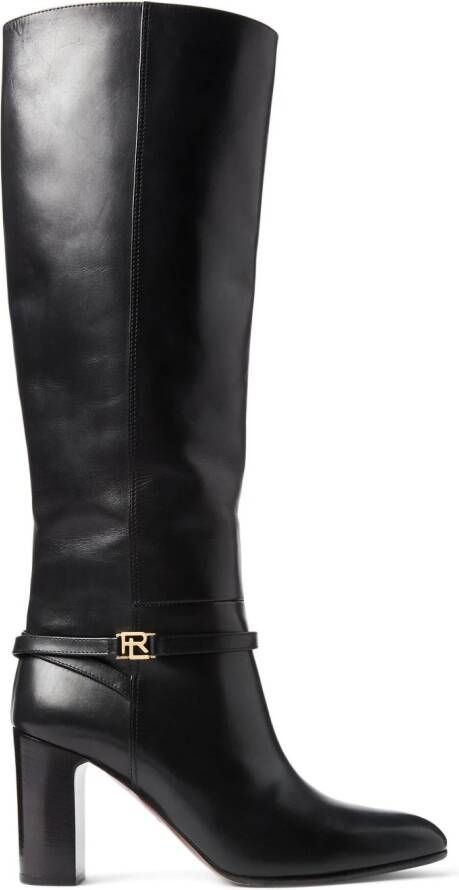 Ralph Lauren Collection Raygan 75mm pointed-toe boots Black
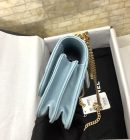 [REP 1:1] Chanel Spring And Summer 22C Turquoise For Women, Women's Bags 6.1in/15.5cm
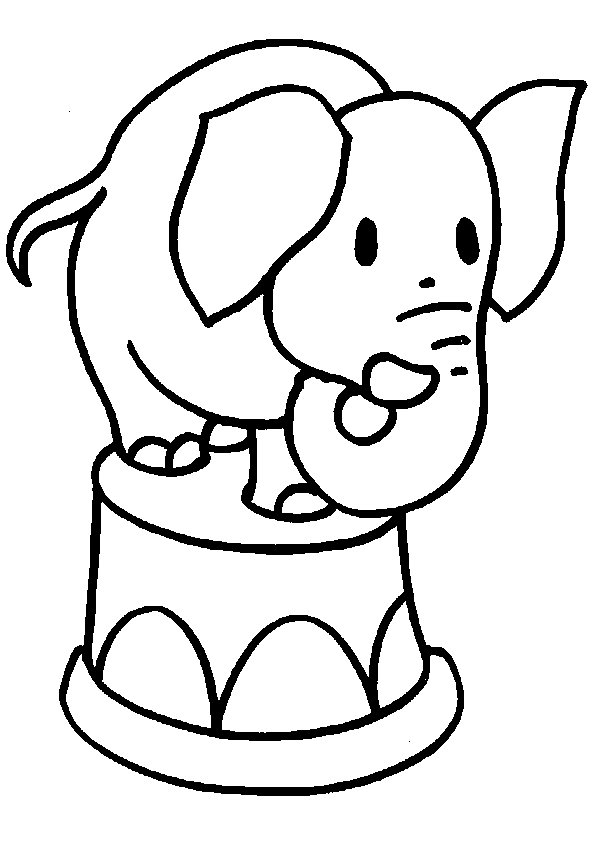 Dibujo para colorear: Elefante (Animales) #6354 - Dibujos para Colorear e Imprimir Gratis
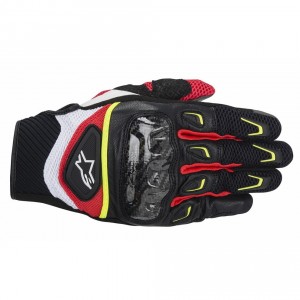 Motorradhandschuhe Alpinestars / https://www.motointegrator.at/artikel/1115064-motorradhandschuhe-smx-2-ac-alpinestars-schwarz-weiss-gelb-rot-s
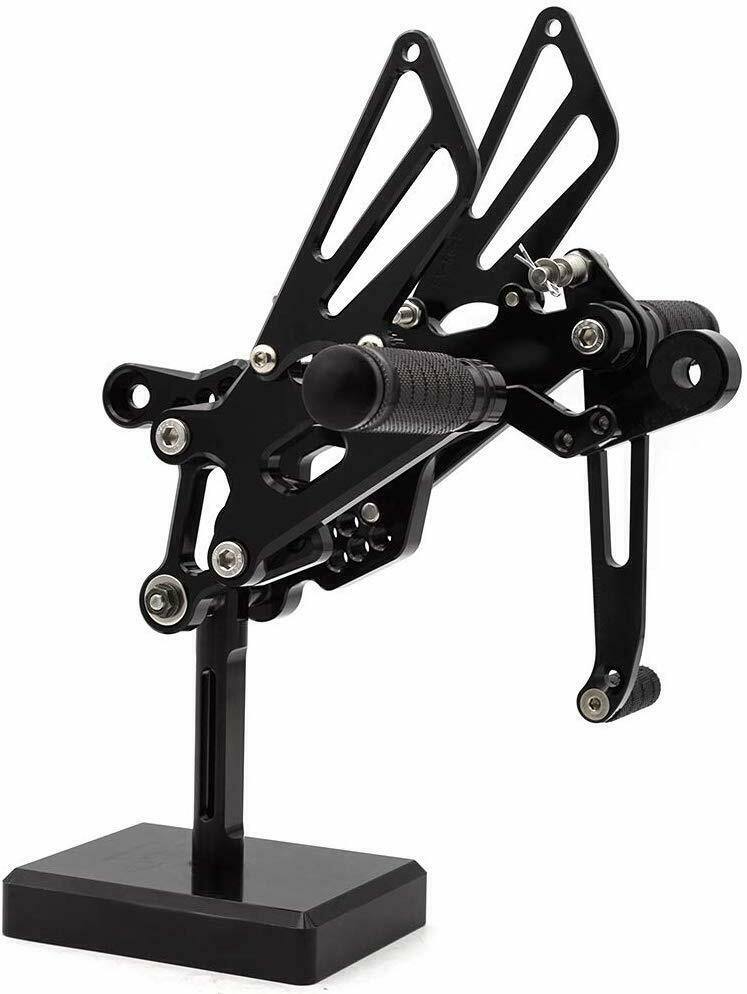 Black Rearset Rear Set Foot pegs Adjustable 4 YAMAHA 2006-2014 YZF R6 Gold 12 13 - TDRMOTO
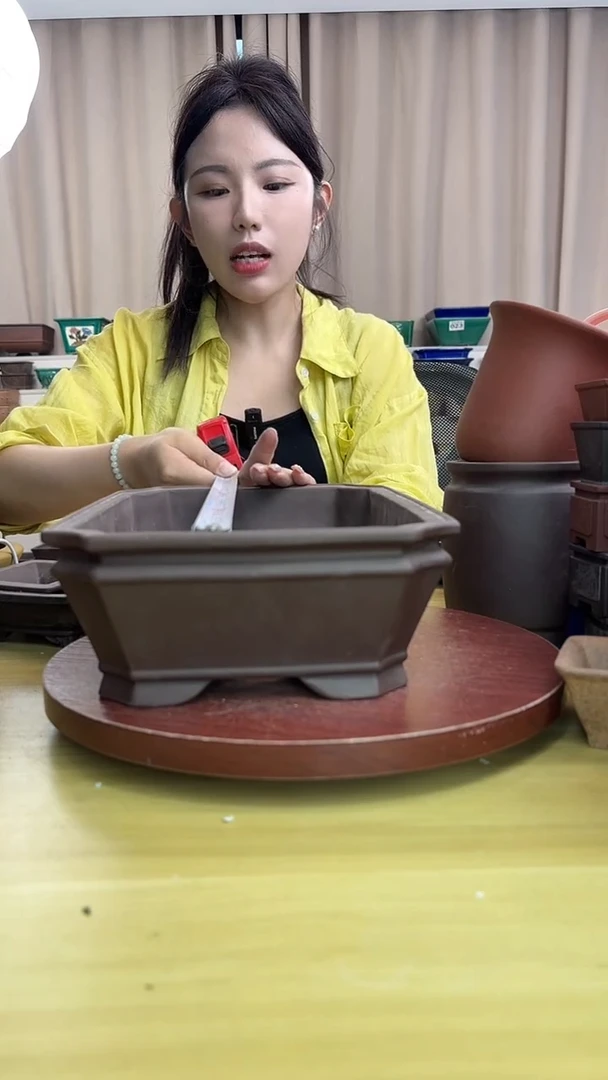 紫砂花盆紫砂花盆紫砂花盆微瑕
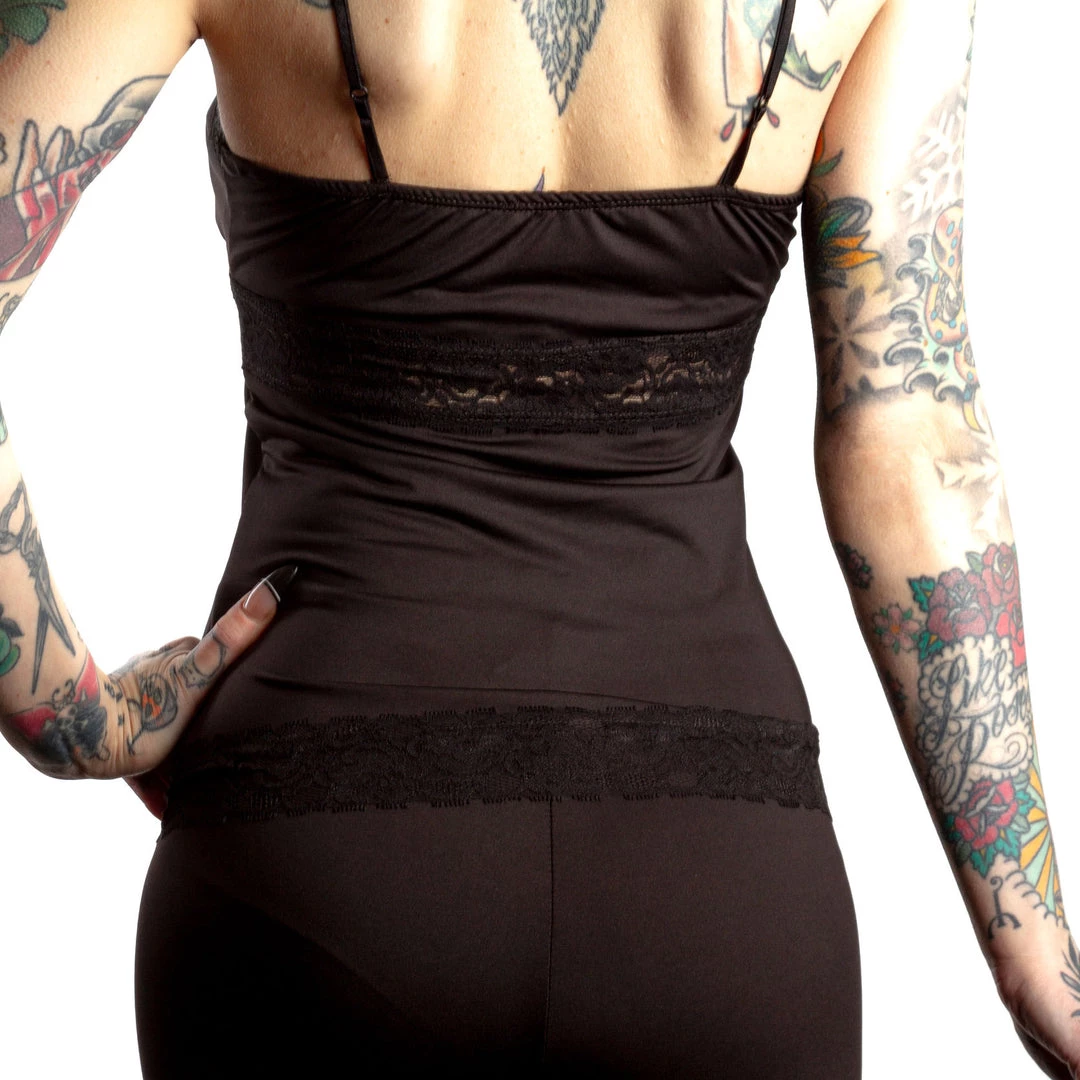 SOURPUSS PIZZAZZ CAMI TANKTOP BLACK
┄┄┄┄┄┄┄┄┄┄┄┄┄┄┄┄┄┄┄┄
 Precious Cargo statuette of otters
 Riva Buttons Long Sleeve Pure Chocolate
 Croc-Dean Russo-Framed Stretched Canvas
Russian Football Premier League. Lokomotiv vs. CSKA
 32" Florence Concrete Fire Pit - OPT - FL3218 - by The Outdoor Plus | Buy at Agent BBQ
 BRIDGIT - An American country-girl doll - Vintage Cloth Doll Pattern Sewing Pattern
┄┄┄┄┄┄┄┄┄┄┄┄┄┄┄┄┄┄┄┄
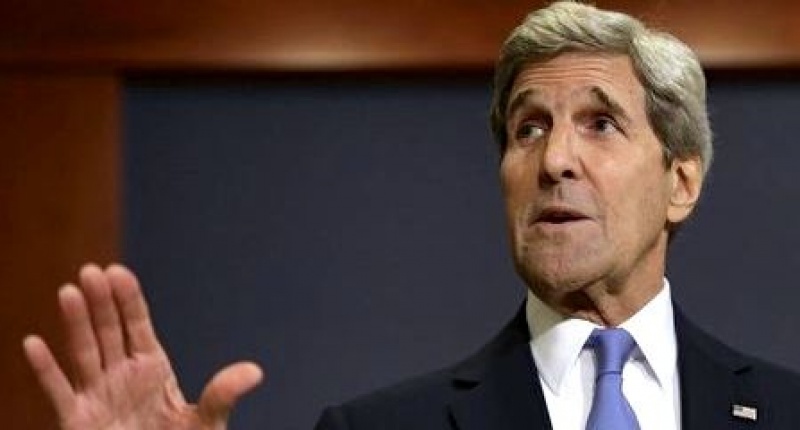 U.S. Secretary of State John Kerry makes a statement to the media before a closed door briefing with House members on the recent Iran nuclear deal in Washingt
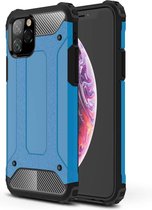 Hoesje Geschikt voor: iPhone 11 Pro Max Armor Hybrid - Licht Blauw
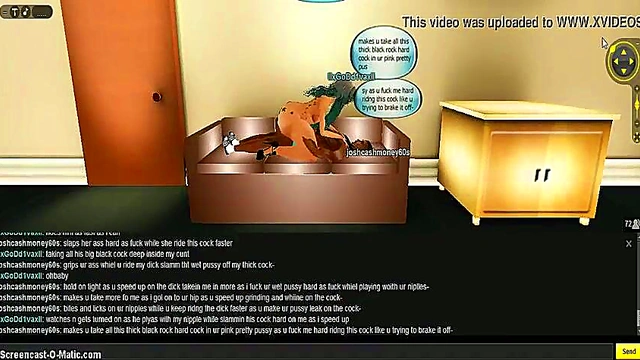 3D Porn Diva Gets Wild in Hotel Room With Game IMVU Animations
┄┄┄┄┄┄┄┄┄┄┄┄┄┄┄┄┄┄┄┄
▶ Exercise: Update the rows in the part that opens with the line containing "Ralph Lauren Collection" and closes with the line containing "SOURPUSS PIZZAZZ CAMI TANKTOP BLACK" by replacing "Turquoise" with "Beige" and changing nothing else. Leave the pictures out of your answer.

▶ Worked solution:
 Ralph Lauren Collection Raygan 75mm pointed-toe boots Black
 [REP 1:1] Chanel Spring And Summer 22C Beige For Women, Women's Bags 6.1in/15.5cm
 Dibujo para colorear: Elefante (Animales) #6354 - Dibujos para Colorear e Imprimir Gratis
 Motorradhandschuhe Alpinestars / https://www.motointegrator.at/artikel/1115064-motorradhandschuhe-smx-2-ac-alpinestars-schwarz-weiss-gelb-rot-s
 Black Rearset Rear Set Foot pegs Adjustable 4 YAMAHA 2006-2014 YZF R6 Gold 12 13 - TDRMOTO
 紫砂花盆紫砂花盆紫砂花盆微瑕
 SOURPUSS PIZZAZZ CAMI TANKTOP BLACK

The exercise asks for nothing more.